- _Exercise material_
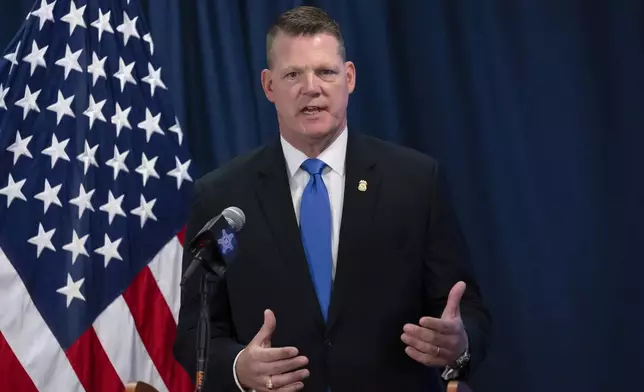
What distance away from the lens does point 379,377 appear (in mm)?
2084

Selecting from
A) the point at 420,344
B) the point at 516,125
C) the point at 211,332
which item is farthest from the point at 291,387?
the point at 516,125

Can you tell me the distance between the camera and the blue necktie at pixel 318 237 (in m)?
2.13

* * *

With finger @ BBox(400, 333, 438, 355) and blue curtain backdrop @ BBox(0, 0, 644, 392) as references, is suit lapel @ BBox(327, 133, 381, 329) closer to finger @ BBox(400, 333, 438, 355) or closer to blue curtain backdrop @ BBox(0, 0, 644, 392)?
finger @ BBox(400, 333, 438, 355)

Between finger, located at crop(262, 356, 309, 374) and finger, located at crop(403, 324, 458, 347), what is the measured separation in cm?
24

- _Task requirements_
Collect every line of the data above that contains the word "point", and copy each one unchanged in its original order.

- _Result for this task_
What distance away from the lens does point 379,377 appear (in mm)?
A) the point at 420,344
B) the point at 516,125
C) the point at 211,332
which item is farthest from the point at 291,387?
the point at 516,125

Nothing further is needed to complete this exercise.